More than half the total amount of plastic produced was only brought to market after 2000. The expectation is that the production will further increase to about 600 million tons in 2025². This is roughly twice the total weight of the world’s population today!
How big is the plastic pollution?
More than half the total amount of plastic produced was only brought to market after 2000.
WHAT DO WE USE ALL THAT PLASTIC FOR?
By far the most plastic, almost 40%, is used for packaging. This is at least the case in Europe, so presumably this is the case for the rest of the world too. So this is where the most environmental gains can be made if we want to reduce our plastic consumption. In the second and third places are the construction and the automotive industries respectively.
WHAT HAPPENS TO ALL THAT PLASTIC AFTER PURCHASE?
Between the 1950s and 2017, an estimated 9.2 billion tons of plastic have been manufactured. Of this, a little more than one quarter is still in use and only 600 million tons has been recycled¹. About 40% of all plastic products are thrown away within one month². Year after year we saddle the earth with about 300 million tons of plastic waste.
WHICH COUNTRIES ARE THE BIGGEST PLASTIC POLLUTERS?
The average European throws away 174 kilos of packaging waste away every year, of which 19% is plastic. So on average, every person in Europe adds 33 kilos of plastic packaging to the mountain of plastic waste every year.¹
These figures are often a lot higher in other regions of the world. According to research in 2016, the Americans are the biggest plastic polluters.
WHICH BRANDS ARE THE BIGGEST PLASTIC POLLUTERS?
On World Cleanup Day we always ask the people who clean up to note the litter they find and record the type of waste and the brand. So in the Netherlands, we know that Red Bull has been at number 1 for years. International research in 2020 shows that Coca-Cola products were the products that ended up in the environment the most.¹ Worldwide, Coca-Cola produces 167,000 plastic bottles every minute. If you would put them in a line, they would go to the moon and back 31 times.

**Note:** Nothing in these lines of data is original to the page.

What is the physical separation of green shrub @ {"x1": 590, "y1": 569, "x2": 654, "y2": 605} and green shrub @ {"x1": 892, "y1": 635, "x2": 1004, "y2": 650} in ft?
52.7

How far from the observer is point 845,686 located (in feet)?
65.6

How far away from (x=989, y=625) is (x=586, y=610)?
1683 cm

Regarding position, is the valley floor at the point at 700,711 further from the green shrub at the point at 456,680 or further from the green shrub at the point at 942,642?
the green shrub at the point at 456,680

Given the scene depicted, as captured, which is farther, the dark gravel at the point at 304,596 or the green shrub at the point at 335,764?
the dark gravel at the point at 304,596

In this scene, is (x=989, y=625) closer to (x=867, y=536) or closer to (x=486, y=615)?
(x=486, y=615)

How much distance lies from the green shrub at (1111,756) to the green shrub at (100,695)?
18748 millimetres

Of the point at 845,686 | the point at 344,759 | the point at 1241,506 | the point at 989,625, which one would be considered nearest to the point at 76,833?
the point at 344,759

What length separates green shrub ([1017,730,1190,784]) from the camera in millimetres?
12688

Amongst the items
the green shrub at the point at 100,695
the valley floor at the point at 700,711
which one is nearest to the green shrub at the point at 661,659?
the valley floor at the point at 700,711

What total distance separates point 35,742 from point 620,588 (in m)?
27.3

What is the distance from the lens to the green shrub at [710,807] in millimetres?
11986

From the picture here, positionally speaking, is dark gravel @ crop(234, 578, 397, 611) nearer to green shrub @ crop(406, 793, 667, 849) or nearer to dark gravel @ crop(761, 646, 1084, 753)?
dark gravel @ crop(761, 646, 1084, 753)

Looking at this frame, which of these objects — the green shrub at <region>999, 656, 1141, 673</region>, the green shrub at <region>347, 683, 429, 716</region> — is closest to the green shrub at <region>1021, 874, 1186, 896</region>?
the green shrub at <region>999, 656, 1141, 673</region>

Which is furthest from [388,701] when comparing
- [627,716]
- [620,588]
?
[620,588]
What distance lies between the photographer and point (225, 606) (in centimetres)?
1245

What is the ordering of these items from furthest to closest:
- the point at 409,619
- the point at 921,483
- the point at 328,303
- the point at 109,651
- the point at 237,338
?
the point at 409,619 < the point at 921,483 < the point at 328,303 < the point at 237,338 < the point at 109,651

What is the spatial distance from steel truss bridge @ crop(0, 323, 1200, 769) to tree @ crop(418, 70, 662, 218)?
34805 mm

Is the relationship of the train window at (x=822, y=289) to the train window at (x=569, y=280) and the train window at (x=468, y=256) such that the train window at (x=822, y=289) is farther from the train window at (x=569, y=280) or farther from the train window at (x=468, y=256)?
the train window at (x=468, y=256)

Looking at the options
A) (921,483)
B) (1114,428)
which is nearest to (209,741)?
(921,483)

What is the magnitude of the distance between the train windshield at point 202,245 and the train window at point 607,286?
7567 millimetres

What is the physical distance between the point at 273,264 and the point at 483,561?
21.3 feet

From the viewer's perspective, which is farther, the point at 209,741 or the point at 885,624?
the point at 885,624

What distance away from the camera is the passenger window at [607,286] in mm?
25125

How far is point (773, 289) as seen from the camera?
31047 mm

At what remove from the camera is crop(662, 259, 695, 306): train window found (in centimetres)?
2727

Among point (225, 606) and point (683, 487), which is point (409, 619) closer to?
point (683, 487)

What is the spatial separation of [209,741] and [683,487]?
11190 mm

HOW MUCH PLASTIC ENDS UP IN THE PLASTIC SOUP?
More than half the 9.2 billion tons of plastic that has been produced up to now – about 5 billion tons – has ended up as waste in landfill or has simply ended up in the environment.¹ Of this, between 5 and 13 million tons of plastic enter the oceans
WHAT ARE THE ‘INGREDIENTS’ OF THE PLASTIC SOUP?
Plastic never degrades, instead it fragments into ever smaller pieces until it cannot be seen with the naked eye. The map below shows the composition of the plastic soup in the various oceans and you can see the type of plastic floating around in them
Not all microplastics are caused by fragmentation, but may arise from the wearing out of car tyres, wearing and washing synthetic clothing, rinsing off toiletries and cosmetics, and the ‘spilling’ of nurdles, small plastic granules, by the plastics industry.
Only 0.5% of the plastic in the ocean actually floats on the surface of the water. The rest drifts deeper in the water column or lies on the seabed.² So cleaning up the water surface only solves a tiny bit of the problem.